_Material shown_
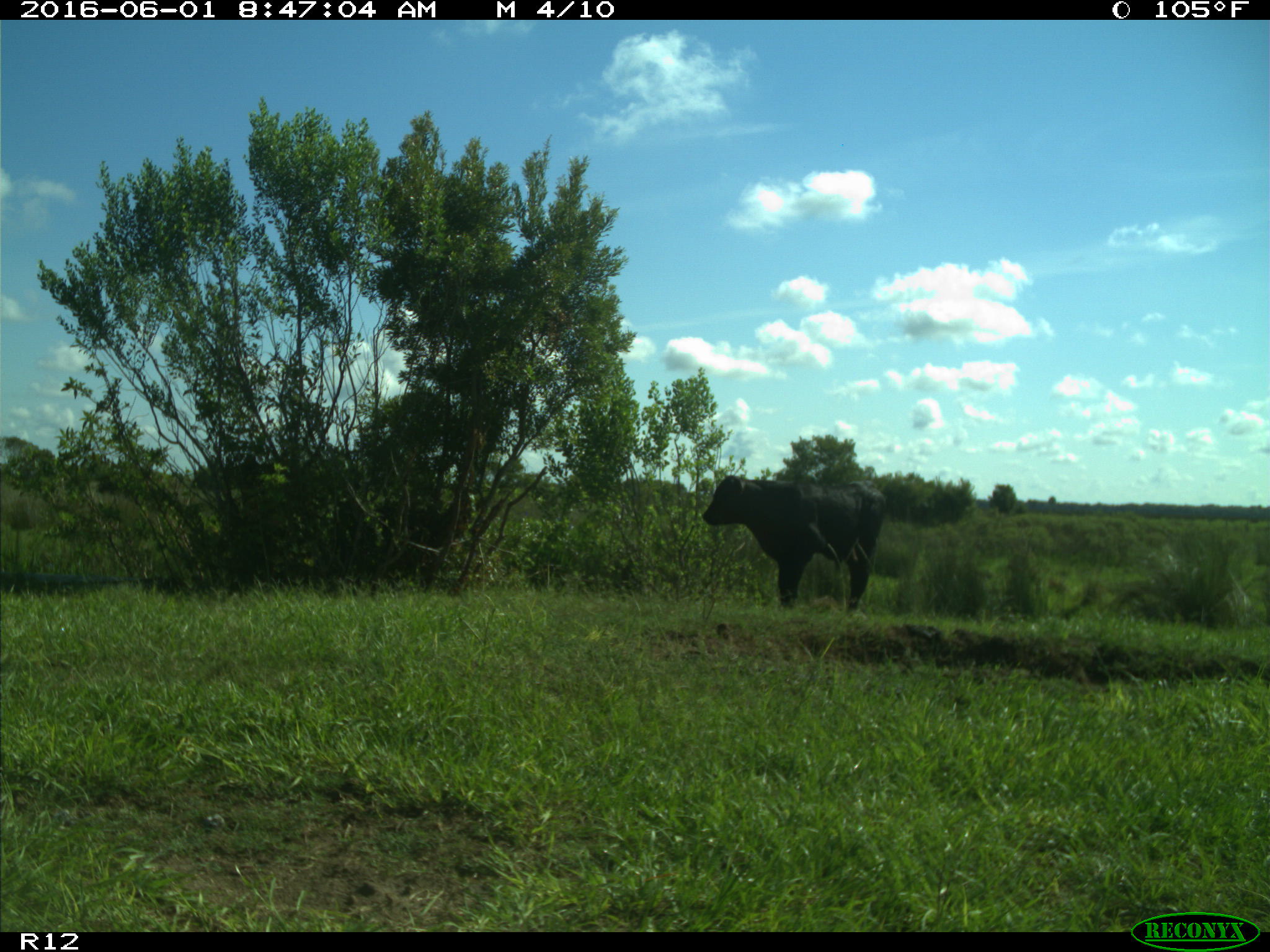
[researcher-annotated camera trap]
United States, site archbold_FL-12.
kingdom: Animalia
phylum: Chordata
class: Mammalia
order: Artiodactyla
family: Bovidae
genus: Bos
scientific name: Bos taurus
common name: domestic cow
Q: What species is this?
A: Bos taurus (domestic cow).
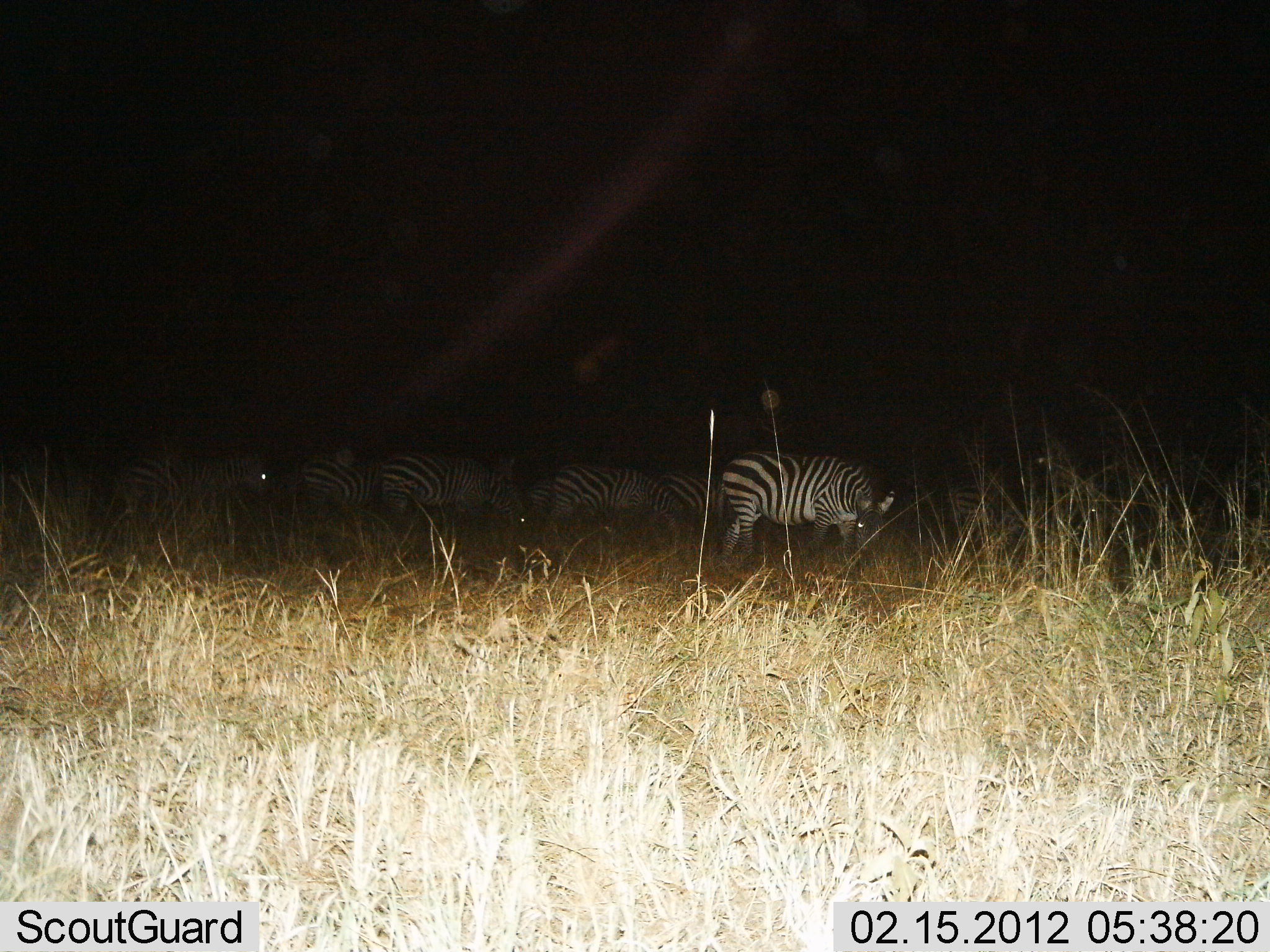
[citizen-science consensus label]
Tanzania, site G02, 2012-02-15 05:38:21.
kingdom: Animalia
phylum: Chordata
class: Mammalia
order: Perissodactyla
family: Equidae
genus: Equus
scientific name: Equus quagga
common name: plains zebra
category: zebra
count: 8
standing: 62%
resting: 0%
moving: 19%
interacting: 0%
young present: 0%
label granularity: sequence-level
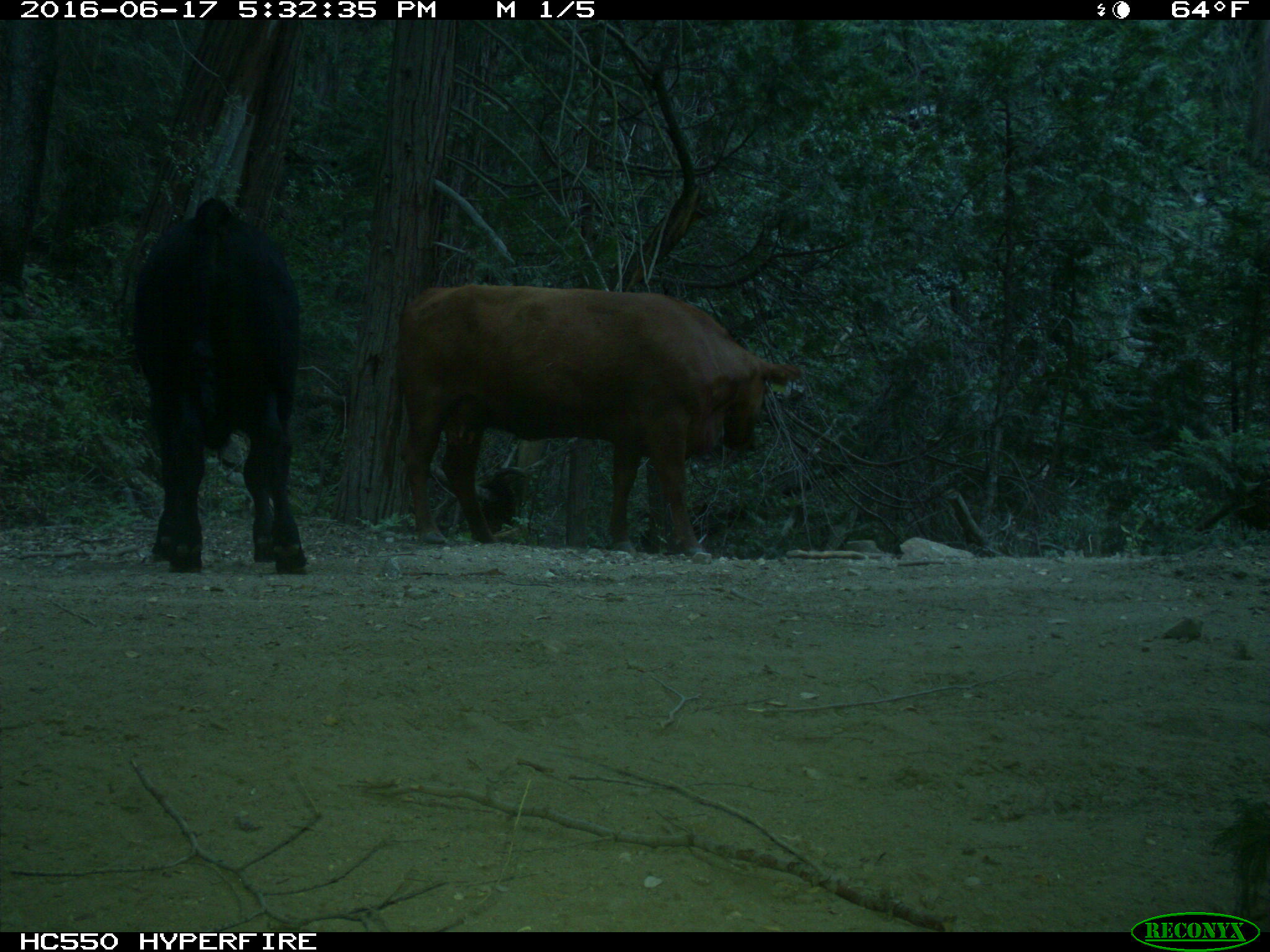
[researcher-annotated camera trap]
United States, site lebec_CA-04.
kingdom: Animalia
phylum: Chordata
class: Mammalia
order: Artiodactyla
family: Bovidae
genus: Bos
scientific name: Bos taurus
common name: domestic cow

_Action item_
Give back the records word for word, without their pictures.

_Task response_
[researcher-annotated camera trap]
United States, site archbold_FL-12.
kingdom: Animalia
phylum: Chordata
class: Mammalia
order: Artiodactyla
family: Bovidae
genus: Bos
scientific name: Bos taurus
common name: domestic cow
Q: What species is this?
A: Bos taurus (domestic cow).
[citizen-science consensus label]
Tanzania, site G02, 2012-02-15 05:38:21.
kingdom: Animalia
phylum: Chordata
class: Mammalia
order: Perissodactyla
family: Equidae
genus: Equus
scientific name: Equus quagga
common name: plains zebra
category: zebra
count: 8
standing: 62%
resting: 0%
moving: 19%
interacting: 0%
young present: 0%
label granularity: sequence-level
[researcher-annotated camera trap]
United States, site lebec_CA-04.
kingdom: Animalia
phylum: Chordata
class: Mammalia
order: Artiodactyla
family: Bovidae
genus: Bos
scientific name: Bos taurus
common name: domestic cow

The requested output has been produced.